A primavera era a única estação na qual não havia tais festas. Enquanto a melhor data para evocar as Flores Mortas era justamente na véspera dessa estação, pois a meia-noite haveria a mais bela das contemplações, um momento de explosão de todos os cheiros, essências, sendo exalada para todas as narinas presentes. Logo, na nova estação todos os seres a iniciavam mais ternos e doces.

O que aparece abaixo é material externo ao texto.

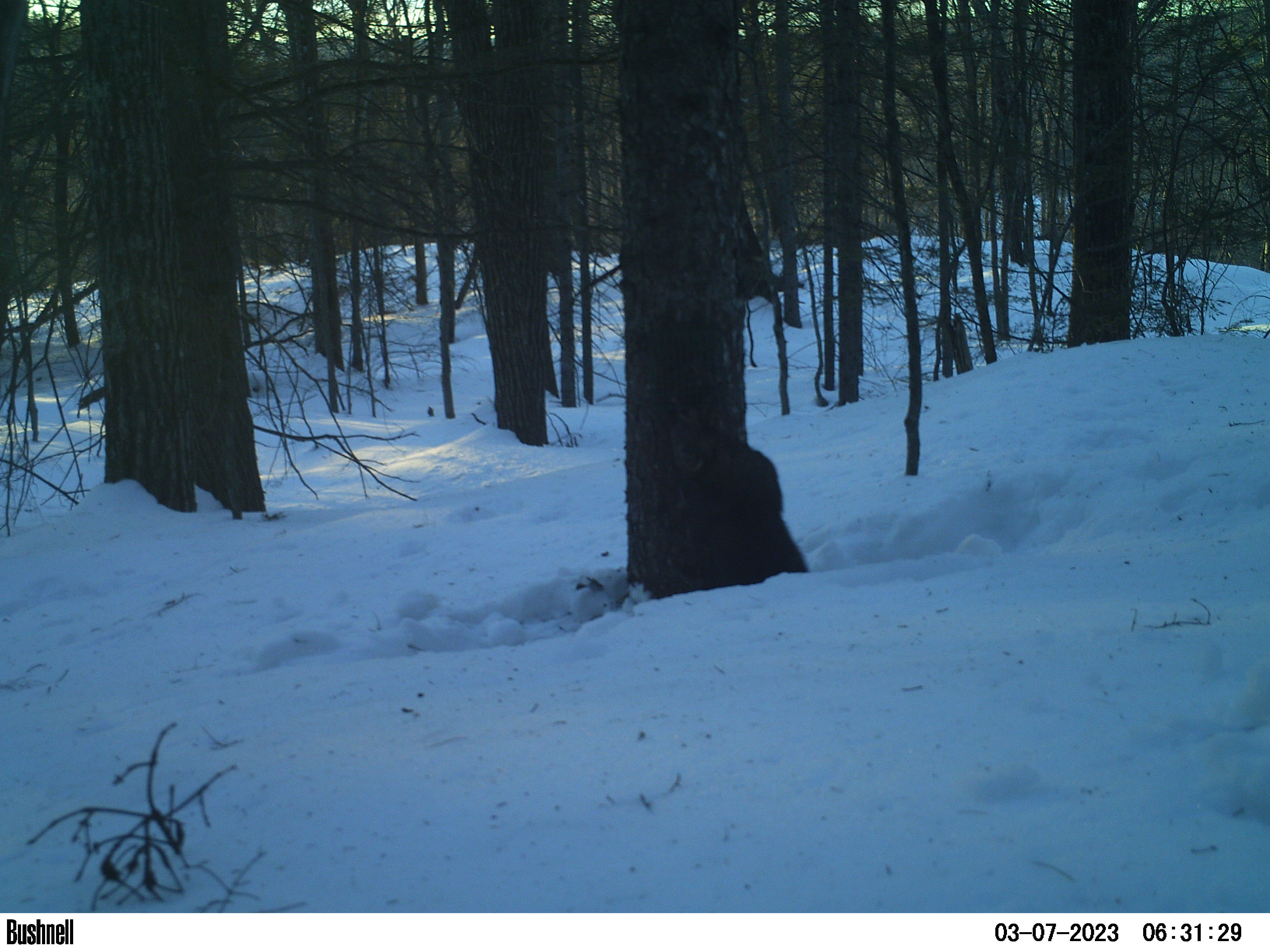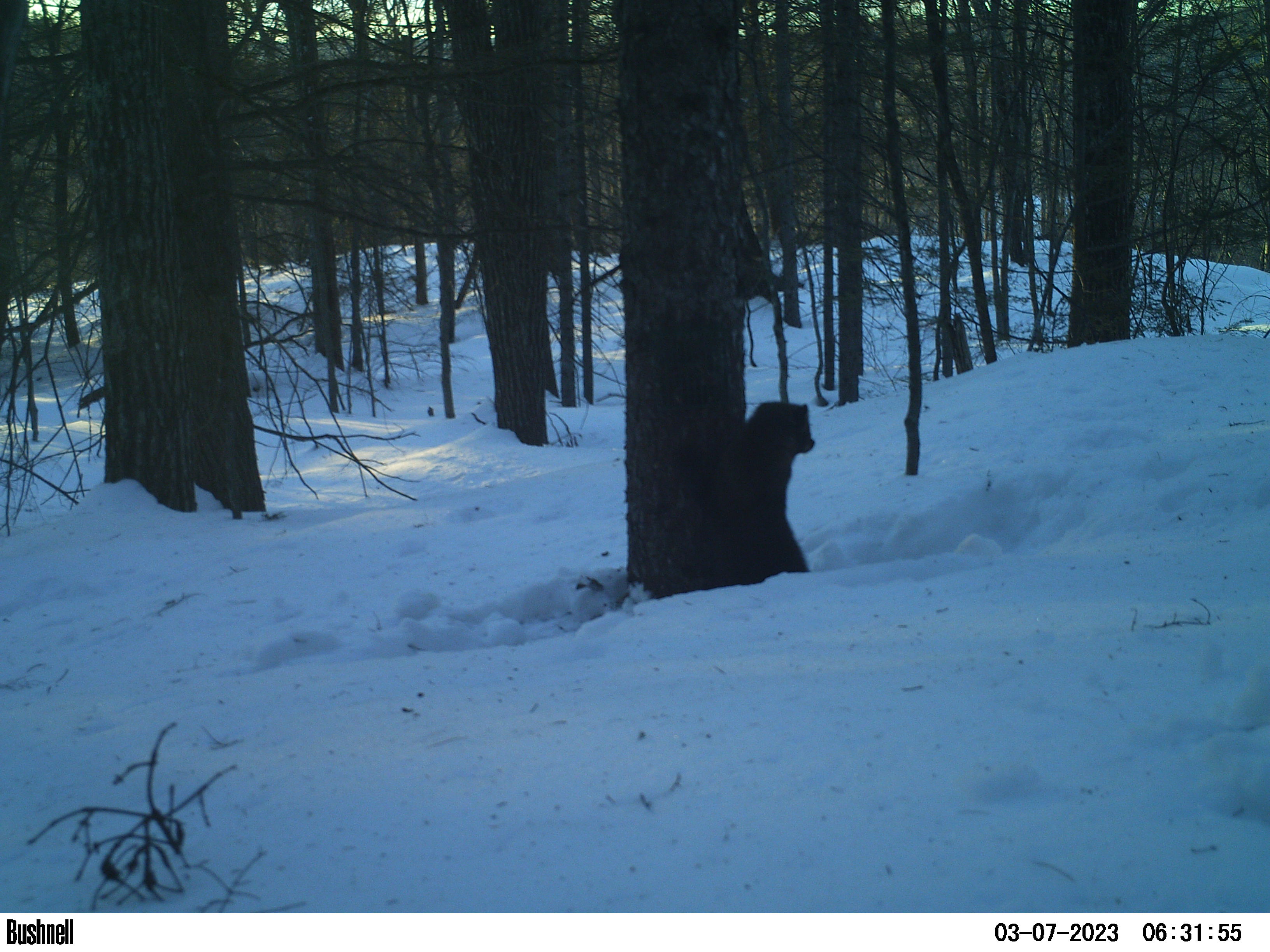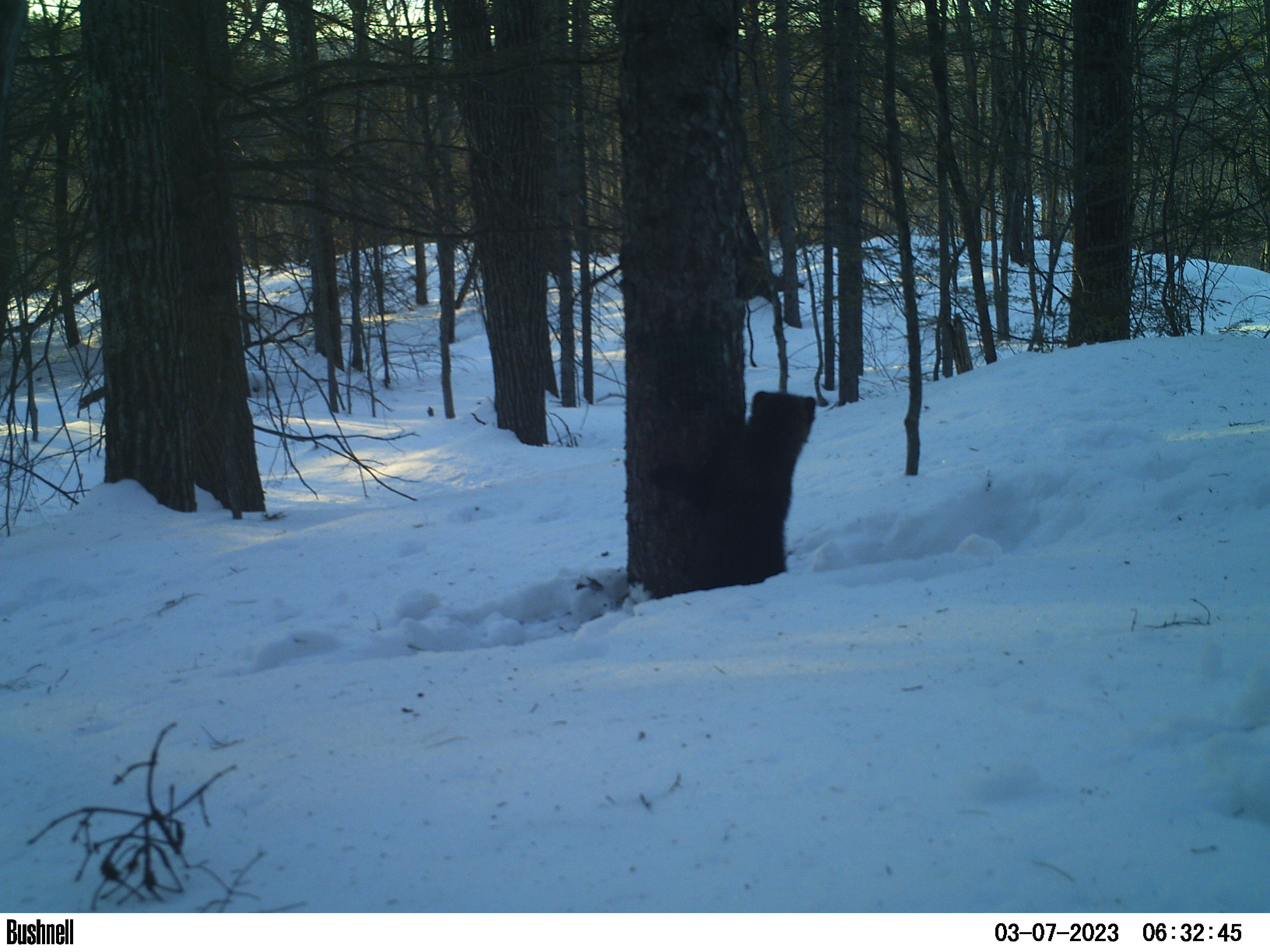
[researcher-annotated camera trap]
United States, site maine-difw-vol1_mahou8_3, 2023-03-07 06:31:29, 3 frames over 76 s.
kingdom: Animalia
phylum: Chordata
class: Mammalia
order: Carnivora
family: Mustelidae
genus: Pekania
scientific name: Pekania pennanti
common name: fisher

As Flores Mortas, na primavera, já não poderiam ser evocadas, discretamente circulariam livres entre todos, porém eram como “ultracamaleões”, imitavam as características, as cores do local. Poderiam mesmo se transformar em um ser qualquer, inclusive assumir a identidade de outro ser. Por isso, nem todos conseguiriam reconhecê-las, poderiam confundir até os seres mais sábios. E era nessa época que todos eram tomados pela confusão dos sentidos, se permitiam aos mais íntimos desejos. Buscavam novas paixões, declaravam amores, faziam planos impossíveis.
Era somente nesta estação que as Flores Mortas se alimentavam, no último dia. Na véspera da estação seguinte todos passavam a ser tomados pelo medo, pois o alimento sagrado que nutria as nossas Flores Mortas por todos os demais dias era uma porção reunida daquilo que os seres viventes daquele jardim haviam conquistado e mais se apegados durante aquela estação. Perderiam a beleza daquela temporada tão harmoniosa.
Houve, no entanto, o último dia de primavera no Jardim da Inexistência. Um ser vivente de um povoado inimigo havia sido aceito naquele lugar, graças ao desejo atendido pelas Flores Mortas na última celebração, na véspera daquela Primavera. Era um ser que reluzia e refletia tudo que a ele olhasse. Ele havia encantado um ser de água quando este guardava a sete chaves uma árvore de seus ataques. Depois de tão encantado, estudou todas as artimanhas para conseguir realizar a melhor celebração às Flores Mortas para, assim, ser atendido o seu desejo de deixar aquele ser entrar no Jardim da Inexistência e com ele poder desfrutar dos desejos vividos na Primavera.
Então, naquela estação, as Flores Mortas mal puderam se “ultracamalear”. Logo ao raiar do primeiro dia de Primavera, elas se apaixonaram por si mesmas a se verem refletidas naquele ser reluzente. O mesmo ocorreu com os demais seres quando se viram diante do novo ser encantador. Passaram todos os dias seguintes desfrutando do púbere amor e da ilusão.
Na véspera da estação seguinte, tomadas pelo medo, as Flores Mortas alimentaram-se de todas as conquistas durante a primavera, alimentaram-se de si mesmas e não ressurgiram mais como antes. Dizem que naquele lugar hoje existe uma cidade habitada por seres humanos.